Article

Contribution of Na+-independent nucleoside transport to ribavirin uptake in the rat intestine and human epithelial LS180 cells.

Graduate School of Medicine and Pharmaceutical Sciences, University of Toyama, 2630 Sugitani, Toyama 930-0194, Japan.
European journal of pharmacology (Impact Factor: 2.59). 11/2008; 601(1-3):61-5. DOI: 10.1016/j.ejphar.2008.10.047
Source: PubMed

ABSTRACT The aim of the present study was to characterize the intestinal absorption of ribavirin (1-beta-d-ribofuranosyl-1, 2, 4-trizole-3-carboxamide). We evaluated the contribution of Na(+)-dependent and -independent transport to ribavirin absorption in the rat intestine using an in situ closed loop method. In addition, we performed pharmacokinetic analysis of the uptake of ribavirin in human intestinal epithelial LS180 cells, and also evaluated the effect of extracellular Na(+) concentration and an inhibitor of the Na(+)-independent equilibrative nucleoside transporter, nitrobenzylmercaptopurine ribonucleoside (NBMPR), on the uptake of ribavirin in the cells.

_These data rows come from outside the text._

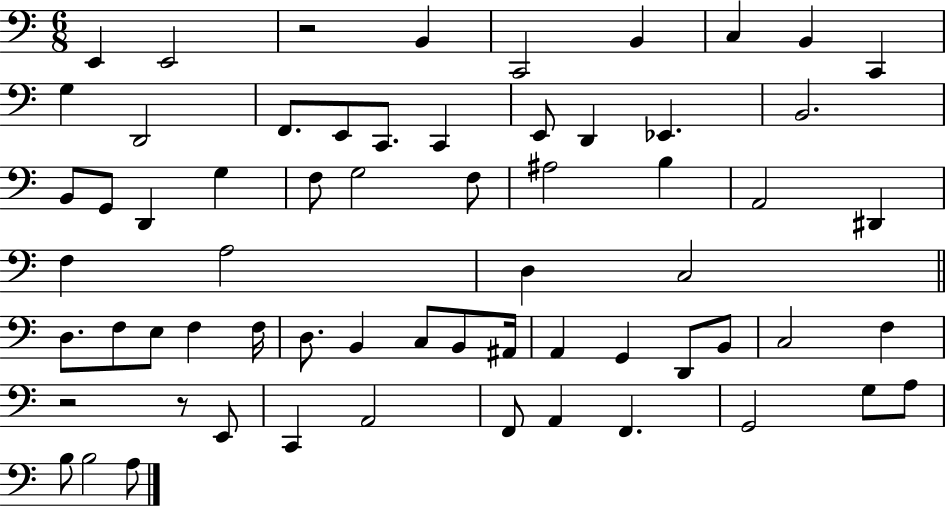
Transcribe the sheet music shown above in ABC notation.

X:1
T:Untitled
M:6/8
L:1/4
K:C
E,, E,,2 z2 B,, C,,2 B,, C, B,, C,, G, D,,2 F,,/2 E,,/2 C,,/2 C,, E,,/2 D,, _E,, B,,2 B,,/2 G,,/2 D,, G, F,/2 G,2 F,/2 ^A,2 B, A,,2 ^D,, F, A,2 D, C,2 D,/2 F,/2 E,/2 F, F,/4 D,/2 B,, C,/2 B,,/2 ^A,,/4 A,, G,, D,,/2 B,,/2 C,2 F, z2 z/2 E,,/2 C,, A,,2 F,,/2 A,, F,, G,,2 G,/2 A,/2 B,/2 B,2 A,/2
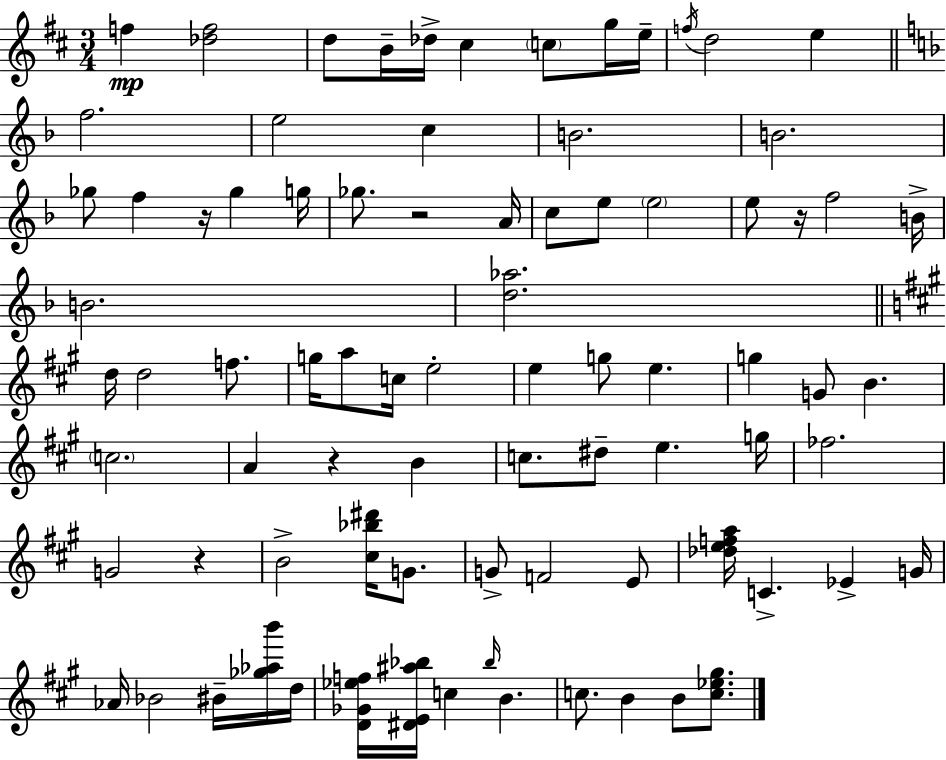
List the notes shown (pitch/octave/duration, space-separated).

F5/q [Db5,F5]/h D5/e B4/s Db5/s C#5/q C5/e G5/s E5/s F5/s D5/h E5/q F5/h. E5/h C5/q B4/h. B4/h. Gb5/e F5/q R/s Gb5/q G5/s Gb5/e. R/h A4/s C5/e E5/e E5/h E5/e R/s F5/h B4/s B4/h. [D5,Ab5]/h. D5/s D5/h F5/e. G5/s A5/e C5/s E5/h E5/q G5/e E5/q. G5/q G4/e B4/q. C5/h. A4/q R/q B4/q C5/e. D#5/e E5/q. G5/s FES5/h. G4/h R/q B4/h [C#5,Bb5,D#6]/s G4/e. G4/e F4/h E4/e [Db5,E5,F5,A5]/s C4/q. Eb4/q G4/s Ab4/s Bb4/h BIS4/s [Gb5,Ab5,B6]/s D5/s [D4,Gb4,Eb5,F5]/s [D#4,E4,A#5,Bb5]/s C5/q Bb5/s B4/q. C5/e. B4/q B4/e [C5,Eb5,G#5]/e.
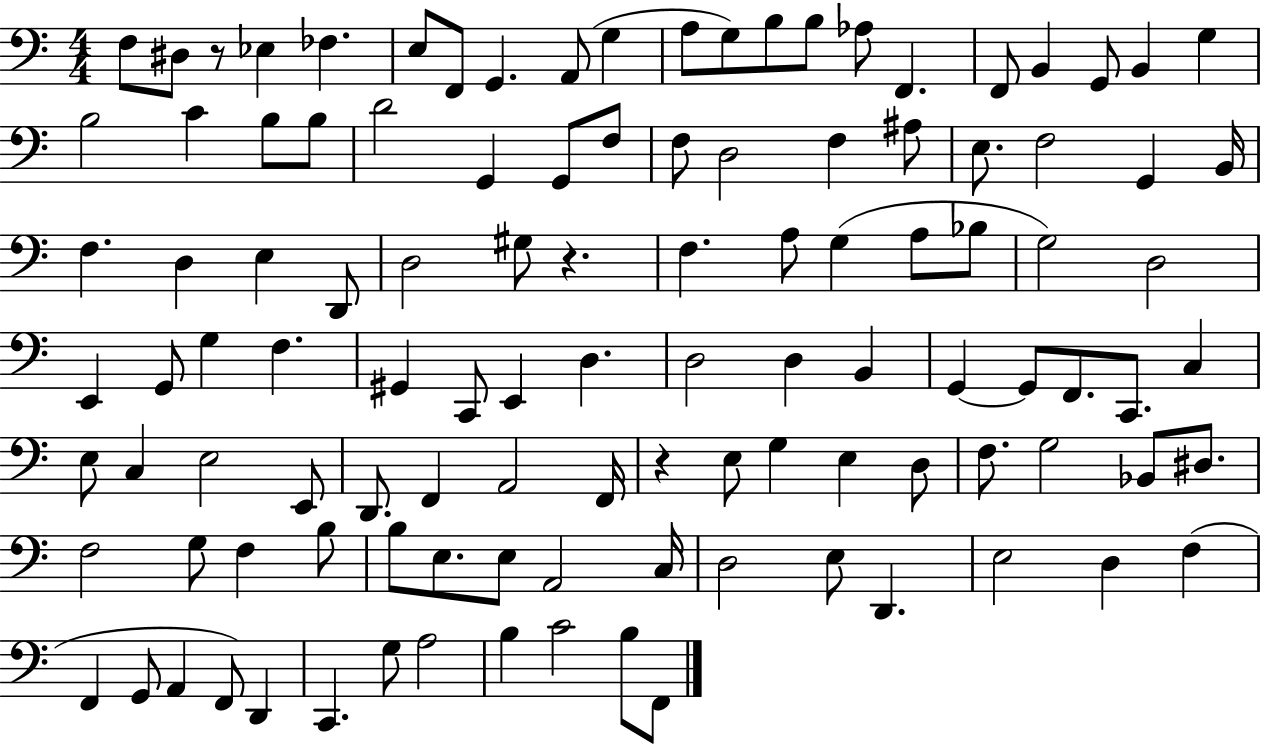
F3/e D#3/e R/e Eb3/q FES3/q. E3/e F2/e G2/q. A2/e G3/q A3/e G3/e B3/e B3/e Ab3/e F2/q. F2/e B2/q G2/e B2/q G3/q B3/h C4/q B3/e B3/e D4/h G2/q G2/e F3/e F3/e D3/h F3/q A#3/e E3/e. F3/h G2/q B2/s F3/q. D3/q E3/q D2/e D3/h G#3/e R/q. F3/q. A3/e G3/q A3/e Bb3/e G3/h D3/h E2/q G2/e G3/q F3/q. G#2/q C2/e E2/q D3/q. D3/h D3/q B2/q G2/q G2/e F2/e. C2/e. C3/q E3/e C3/q E3/h E2/e D2/e. F2/q A2/h F2/s R/q E3/e G3/q E3/q D3/e F3/e. G3/h Bb2/e D#3/e. F3/h G3/e F3/q B3/e B3/e E3/e. E3/e A2/h C3/s D3/h E3/e D2/q. E3/h D3/q F3/q F2/q G2/e A2/q F2/e D2/q C2/q. G3/e A3/h B3/q C4/h B3/e F2/e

In the presence and also absence of Na(+) in rat intestinal loops, more than 80% of the administered dose (50 microg at a concentration of 100 microg/ml=409 microM) of ribavirin was absorbed in 40 min. The absorption of ribavirin in the rat intestine was significantly reduced by coadministration of 10 mg/ml (=37.3 mM) inosine. In LS180 cells, 100 microM ribavirin was taken up time-dependently, and the influx clearance of the drug was similar to the efflux clearance. Five mM inosine and mizoribine reduced the uptake of 100 microM ribavirin in LS180 cells. The absence of extracellular Na(+) decreased the uptake of 100 microM ribavirin only weakly in the cells, whereas the uptake of 100 microM-2 mM ribavirin was markedly decreased by 100 microM NBMPR. These findings suggested that Na(+)-independent nucleoside transport contributes significantly to intestinal absorption of ribavirin at relatively high concentrations (>or=100 microM).